===== DOCUMENT SEGMENT =====
LCC based dictionary learning aims to learn a dictionary that can best reconstruct a (training) patch x_i locality during coding [22]. Here, the locality means that the patches are represented by their neighboring atoms in the dictionary. Specifically, given N H -dimensional training patches $[x_{1}, \dots, x_{i}, \dots, x_{N}] \in ℝ^{H \times N}$ (where H indicates the patch size, and N is the number of patches in each image times the number of training images), the dictionary $D = [d_{1}, \dots, d_{q}, \dots, d_{P}] \in ℝ^{H \times P}$ (where P indicates the number of the atoms in the dictionary) can be learned by minimizing the following objective function:

\begin{array}{l} \underset{D, {α_{i}}}{\arg min} LCC (D, {α_{i}}, {x_{i}}) = \\ \arg min_{D, {α_{i}}} \sum_{i} (\frac{1}{2} ‖ x_{i} - D α_{i} ‖^{2} + μ \sum_{q} | α_{i}^{q} | {‖ d_{q} - x_{i} ‖}^{2}) \end{array}

(4)

where x_i is the i-th patch to be represented, $a_{i} = {[α_{i}^{1}, \dots, α_{i}^{q}, \dots, α_{i}^{p}]}^{T}$ is the corresponding sparse coefficient of x_i, $α_{i}^{q}$ is the q-th component of α_i, and D = [d₁, …, d_q, …, d_p] is the dictionary to be learned with d_q as the q-th column of the dictionary D. The first term measures the reconstruction error, while the second term preserves the locality of the coding by strongly penalizing dictionary atoms that are far from x_i. The parameter μ is used to balance the construction error and locality penalty.
===== RECORD EXTRACTS =====
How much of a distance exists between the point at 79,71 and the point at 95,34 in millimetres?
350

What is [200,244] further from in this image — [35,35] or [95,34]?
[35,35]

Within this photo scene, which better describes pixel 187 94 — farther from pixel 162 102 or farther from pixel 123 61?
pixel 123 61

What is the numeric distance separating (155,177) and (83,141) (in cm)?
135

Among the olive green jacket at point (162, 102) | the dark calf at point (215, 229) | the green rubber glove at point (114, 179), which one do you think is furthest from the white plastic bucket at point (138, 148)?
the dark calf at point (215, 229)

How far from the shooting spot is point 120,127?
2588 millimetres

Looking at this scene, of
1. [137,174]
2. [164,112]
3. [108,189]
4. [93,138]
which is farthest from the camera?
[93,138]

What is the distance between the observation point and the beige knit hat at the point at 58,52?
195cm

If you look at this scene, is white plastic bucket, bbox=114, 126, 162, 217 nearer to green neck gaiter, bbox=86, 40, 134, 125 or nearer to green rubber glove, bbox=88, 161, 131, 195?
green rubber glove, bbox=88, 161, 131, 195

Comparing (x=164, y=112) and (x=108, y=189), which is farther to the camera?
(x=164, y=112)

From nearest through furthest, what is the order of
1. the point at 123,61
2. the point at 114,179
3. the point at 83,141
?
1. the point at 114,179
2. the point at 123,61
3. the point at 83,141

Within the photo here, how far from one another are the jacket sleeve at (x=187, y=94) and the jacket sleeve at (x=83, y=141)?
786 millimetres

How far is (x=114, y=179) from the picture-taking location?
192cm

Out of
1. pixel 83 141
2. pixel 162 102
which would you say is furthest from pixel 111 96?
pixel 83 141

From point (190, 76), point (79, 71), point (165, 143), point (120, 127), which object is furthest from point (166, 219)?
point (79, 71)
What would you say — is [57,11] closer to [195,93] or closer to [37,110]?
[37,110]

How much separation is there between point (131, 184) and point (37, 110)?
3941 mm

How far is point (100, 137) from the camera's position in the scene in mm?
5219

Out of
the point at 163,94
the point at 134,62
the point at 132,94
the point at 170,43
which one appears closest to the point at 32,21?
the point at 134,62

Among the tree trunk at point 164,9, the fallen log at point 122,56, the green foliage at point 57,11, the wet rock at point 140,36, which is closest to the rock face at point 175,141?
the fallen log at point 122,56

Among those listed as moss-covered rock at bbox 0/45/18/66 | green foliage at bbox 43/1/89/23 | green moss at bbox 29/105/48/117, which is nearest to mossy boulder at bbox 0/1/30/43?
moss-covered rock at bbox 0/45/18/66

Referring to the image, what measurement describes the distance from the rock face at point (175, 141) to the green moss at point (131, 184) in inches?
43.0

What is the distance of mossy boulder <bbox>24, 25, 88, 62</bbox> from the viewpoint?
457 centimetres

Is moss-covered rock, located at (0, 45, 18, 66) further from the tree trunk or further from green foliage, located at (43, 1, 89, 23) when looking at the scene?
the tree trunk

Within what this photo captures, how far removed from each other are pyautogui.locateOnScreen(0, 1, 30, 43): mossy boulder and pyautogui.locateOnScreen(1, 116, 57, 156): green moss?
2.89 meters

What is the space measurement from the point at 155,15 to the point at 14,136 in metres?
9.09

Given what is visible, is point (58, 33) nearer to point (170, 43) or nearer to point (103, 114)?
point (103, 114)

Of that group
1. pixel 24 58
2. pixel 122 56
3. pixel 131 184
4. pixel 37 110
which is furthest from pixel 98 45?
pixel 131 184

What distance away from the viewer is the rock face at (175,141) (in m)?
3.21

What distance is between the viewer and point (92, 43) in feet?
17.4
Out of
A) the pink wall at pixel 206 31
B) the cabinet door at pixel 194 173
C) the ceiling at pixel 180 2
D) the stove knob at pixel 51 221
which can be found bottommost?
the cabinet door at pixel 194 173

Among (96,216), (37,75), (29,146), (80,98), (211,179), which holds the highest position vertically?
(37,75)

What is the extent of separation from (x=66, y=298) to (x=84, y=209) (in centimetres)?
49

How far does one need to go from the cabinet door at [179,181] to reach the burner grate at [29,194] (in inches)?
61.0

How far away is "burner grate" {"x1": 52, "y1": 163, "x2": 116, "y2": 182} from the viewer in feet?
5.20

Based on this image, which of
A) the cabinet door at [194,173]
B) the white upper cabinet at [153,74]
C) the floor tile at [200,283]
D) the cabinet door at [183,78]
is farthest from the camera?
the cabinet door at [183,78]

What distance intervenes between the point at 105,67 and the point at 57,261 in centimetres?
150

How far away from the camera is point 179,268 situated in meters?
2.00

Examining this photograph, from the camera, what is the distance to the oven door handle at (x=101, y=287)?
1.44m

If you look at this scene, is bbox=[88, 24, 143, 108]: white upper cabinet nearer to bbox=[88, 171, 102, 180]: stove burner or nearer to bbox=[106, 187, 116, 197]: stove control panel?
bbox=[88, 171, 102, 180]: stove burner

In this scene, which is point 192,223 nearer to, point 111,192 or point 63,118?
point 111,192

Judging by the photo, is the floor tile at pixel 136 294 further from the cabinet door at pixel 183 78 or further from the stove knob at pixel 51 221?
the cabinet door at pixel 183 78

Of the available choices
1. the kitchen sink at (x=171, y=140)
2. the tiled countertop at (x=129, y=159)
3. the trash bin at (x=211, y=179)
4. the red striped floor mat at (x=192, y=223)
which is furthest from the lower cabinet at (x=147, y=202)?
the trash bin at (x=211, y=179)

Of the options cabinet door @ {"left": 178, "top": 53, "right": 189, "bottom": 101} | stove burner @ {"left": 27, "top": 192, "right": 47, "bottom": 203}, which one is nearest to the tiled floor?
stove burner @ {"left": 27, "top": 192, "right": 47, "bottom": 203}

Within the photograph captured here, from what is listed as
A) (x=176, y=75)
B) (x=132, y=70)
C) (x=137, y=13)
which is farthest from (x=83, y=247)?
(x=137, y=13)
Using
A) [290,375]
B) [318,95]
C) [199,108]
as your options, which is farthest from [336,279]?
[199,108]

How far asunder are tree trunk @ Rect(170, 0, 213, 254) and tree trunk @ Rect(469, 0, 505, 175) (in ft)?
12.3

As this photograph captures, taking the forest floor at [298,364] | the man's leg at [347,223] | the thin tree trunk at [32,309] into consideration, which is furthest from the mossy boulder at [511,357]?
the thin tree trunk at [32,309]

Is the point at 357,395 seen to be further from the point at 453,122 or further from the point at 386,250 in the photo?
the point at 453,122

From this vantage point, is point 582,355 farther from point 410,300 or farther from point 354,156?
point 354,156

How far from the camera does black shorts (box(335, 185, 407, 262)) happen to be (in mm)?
=====
#### WHAT TO WORK ON
1. From the passage on LCC-based dictionary learning, quote the stretch from "where x_i is" through "and locality penalty.".
2. Write the next part of the passage on LCC-based dictionary learning, picking up after its last sentence.
None of this data is needed.

#### SOLVED TASKS
1.
where x_i is the i-th patch to be represented, $a_{i} = {[α_{i}^{1}, \dots, α_{i}^{q}, \dots, α_{i}^{p}]}^{T}$ is the corresponding sparse coefficient of x_i, $α_{i}^{q}$ is the q-th component of α_i, and D = [d₁, …, d_q, …, d_p] is the dictionary to be learned with d_q as the q-th column of the dictionary D. The first term measures the reconstruction error, while the second term preserves the locality of the coding by strongly penalizing dictionary atoms that are far from x_i. The parameter μ is used to balance the construction error and locality penalty.

2.
Although the above objective function is not jointly convex over D and {α_i} it is convex with respect to each unknown variable when the other one is fixed. As a result, Eq. 4 can be alternatively optimized by updating one variable at a time. Using this strategy, the optimization problem of the above objective function can be divided into two sub-problems as detailed below: 1) updating sparse coefficients {α_i} while fixing D, and 2) updating dictionary D while fixing {α_i}.

Updating Sparse Coefficients

We first fix the dictionary D to update the sparse coefficient vector {α_i}, which can be converted to a sparse coding problem. To initialize the dictionary, each atom is generated by performing random linear combination of all N training patches, with the sum of combination weights being equal to 1. Then, let β_i = Λ_iα_i where $Λ_{i} = diag (λ_{i}^{1}, \dots, λ_{i}^{q}, \dots, λ_{i}^{P})$ is a diagonal matrix whose diagonal elements are $λ_{i}^{q} = ‖ d_{q} - x_{i} ‖^{2}$ Using the above transformation, the objective function of LCC based dictionary learning can be expressed as a LASSO problem [23]:

\begin{array}{l} \arg min_{{α_{i}}} LCC (D, {α_{i}}, {x_{i}}) = \\ \arg min_{β_{i}} \sum_{i} (\frac{1}{2} ‖ x_{i} - D Λ_{i}^{- 1} β_{i} ‖^{2} + μ ‖ β_{i} ‖_{1}) \end{array}

(5)

where $‖ β_{i} ‖_{1} = \sum_{q} | β_{i}^{q} |$ denotes the l₁-norm. After β_i is solved, α_i is obtained by $α_{i} = Λ_{i}^{- 1} β_{i}$ .

Updating Dictionary

After solving {α_i} for all patches, optimizing D becomes a constrained quadratic programming problem. Specifically, by expanding the squares of the objective function and omitting the terms without D, we can obtain:

\begin{array}{l} \arg min_{D} LCC (D, {α_{i}}, {x_{i}}) = \\ \arg min_{D} \frac{1}{2} tr [D^{T} D (\sum_{i} α_{i} α_{i}^{T} + 2 μ Ψ_{i})] \\ - tr [D^{T} (\sum_{i} x_{i} α_{i}^{T} + 2 μ x_{i} {\bar{α}}_{i}^{T})] \end{array}

(6)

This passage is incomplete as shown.